I have immersed myself in Tacloban since we came home last Saturday. And here’s my daily routine since the super typhoon Haiyan/Yolanda sashayed into our lives.
We wake up early, and try to cook and eat in the darkness. Since there is still no electricity and most of the malls have been slaughtered by the hands of man and nature, there are no more places to spend the “Family Day”. We spend it at home, as we make constant repairs to make our home at least look normal. Then we go to church, have dinner and hope to go home before dark. The streets are still unlit, making the usual driving a hassle as we try to avoid bumps on the road. When we reach home, we instantly feel sleepy, as there are no other ways to occupy ourselves. We fall asleep before eight.
MONDAY – FRIDAY
Since I have school, I wake up earlier than normal, and try to cook by flashlight. Once everyone is finished, I take a bath in very cold waters, since the weather has been very gloomy. Then the war for a jeepney begins. Since the storm, Tacloban has lost 50% of it’s public utility vehicles, making the daily commute close to impossible since a lot of us struggle for a ride. Once I do get on a jeep, there is that twenty minute ride, where we pass by Anibong, the village where five boats still stand over houses. When I reach school, after paying twenty pesos(from the normal 15) for my ride, there is the scene of destruction. And with the rain pouring hard, classes are postponed.

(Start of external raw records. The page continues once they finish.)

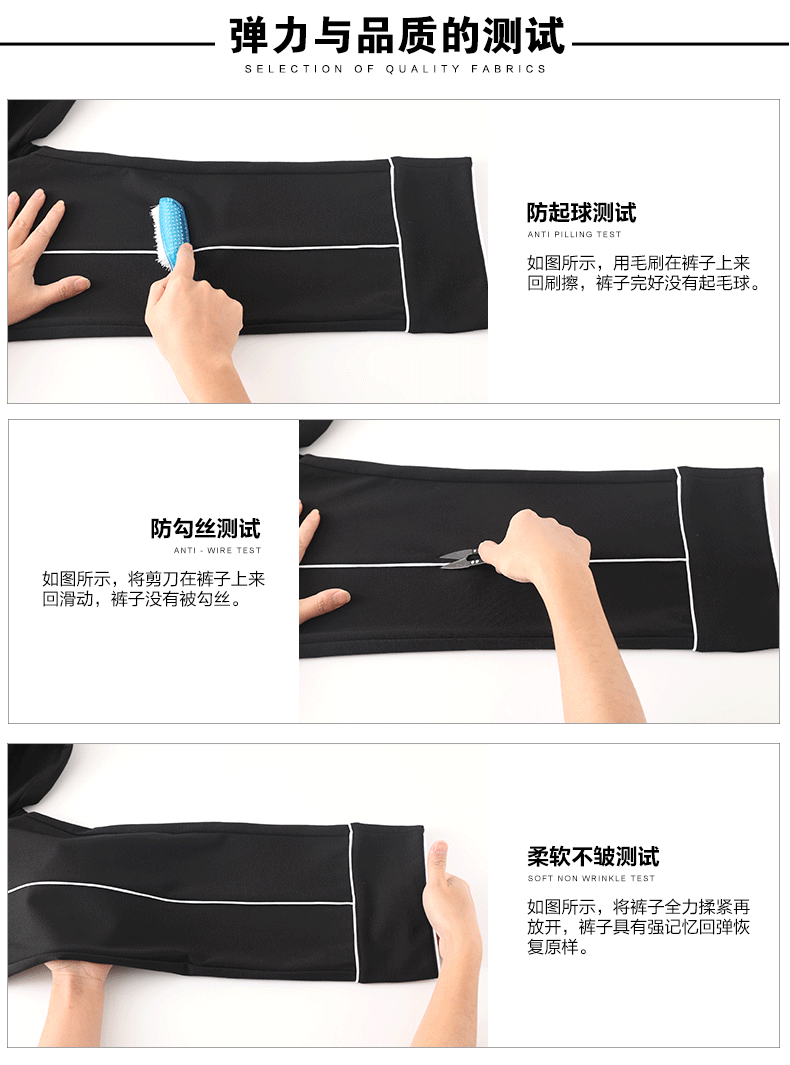 弹力与品质的测试

SELECTION OF QUALITY FABRICS

防起球测试

ANTI PILLING TEST

如图所示，用毛刷在裤子上来回刷擦，裤子完好没有起毛球。

防勾丝测试

ANTI - WIRE TEST

如图所示，将剪刀在裤子上来回滑动，裤子没有被勾丝。

柔软不皱测试

SOFT NON WRINKLE TEST

如图所示，将裤子全力揉紧再放开，裤子具有强记忆回弹恢复原样。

So when I don’t have classes, I go to the downtown area. And everywhere, I mean everywhere, you’d see the destruction. Broken windows, roofless buildings, pulverised cement and overturned vehicles. It is really a heartbreaking state, especially for someone used to seeing Tacloban in it’s full life. Now, it looks half dead. There are businesses open, yes, but some are overpriced, and there are a lot of scarce things. There are some streets that have been energised, but not all.

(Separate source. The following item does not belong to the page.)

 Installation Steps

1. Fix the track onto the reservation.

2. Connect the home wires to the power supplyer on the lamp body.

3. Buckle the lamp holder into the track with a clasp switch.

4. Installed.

When you try to buy pork, fish or veggies in Tacloban, they’re not only expensive, but you also have to cook them that very day. Since there are no refrigerators (since there isn’t any electricity), you have to cook the food to preserve them.
For those sending packages, you have to wait at least 3 days before claiming them at the post office.

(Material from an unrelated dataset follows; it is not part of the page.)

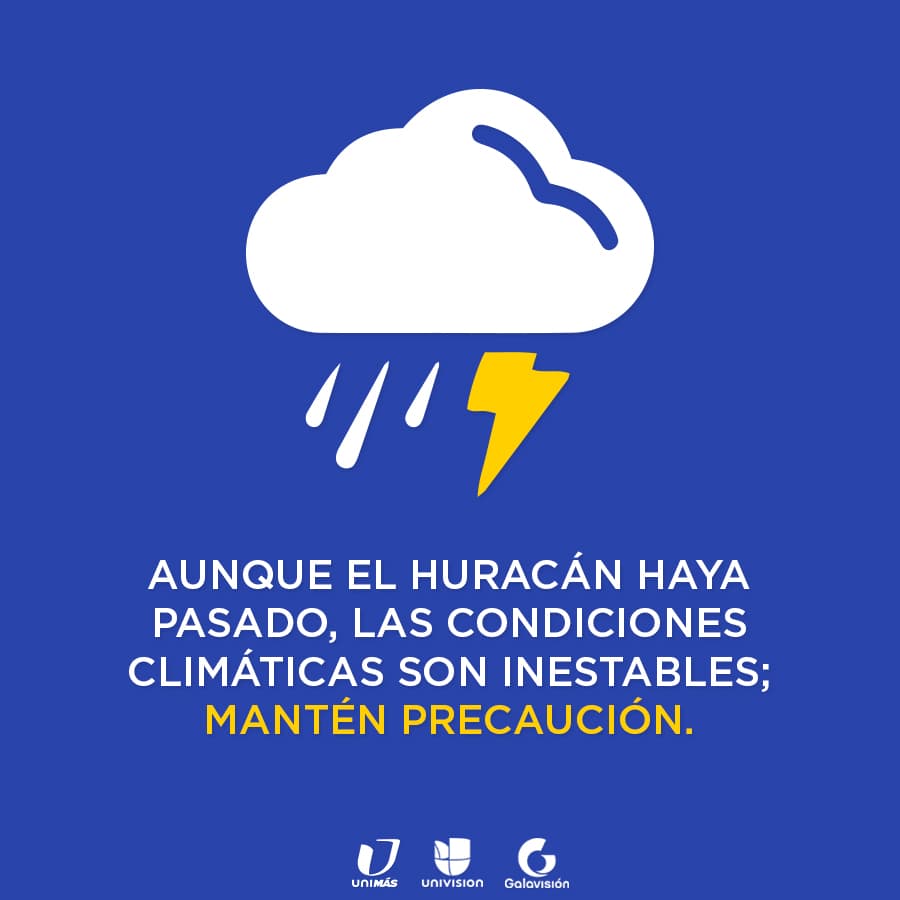 AUNQUE EL HURACÁN HAYA PASADO, LAS CONDICIONES CLIMÁTICAS SON INESTABLES; MANTÉN PRECAUCIÓN.

UNIMÁS UNIVISION Galavisión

Hot food is a rare commodity, which explains why you have to fight for your favorite kind of bread.
Everything has a LINE. And not just any line, a very long line. To eat at a restaurant, there’s a line. To withdraw from a bank/ATM, there’s a line. To get your package, there’s a line. For relief goods, there’s a line. To get into a hospital, there’s a line. It just shows how abnormal everything is.
When I go home, which is before 4pm, I try to catch a jeep again. And when I do, it’s another ride through Anibong, to the places that were severed by the storm. And when I get home, I try to cook in the dark again, hoping that I wouldn’t cook the food rare or burnt.
Since it’s the weekend, we all try to do our little own thing. For me, it’s trying to find a power source (since everything needs electricity these days) so I could write on my device. That means going to downtown again.
All this in one week, not to mention the non stop rains and the flooded roads.
The Taclobanons proved themselves to be survivors of this world record storm. If things are hard two months after the storm, what about the first few weeks? They had so little, and had to battle for the survival of their family members and themselves.
The world seems to slowly forget about the city that was once in full bloom, uprooted in three hours. I hope you don’t.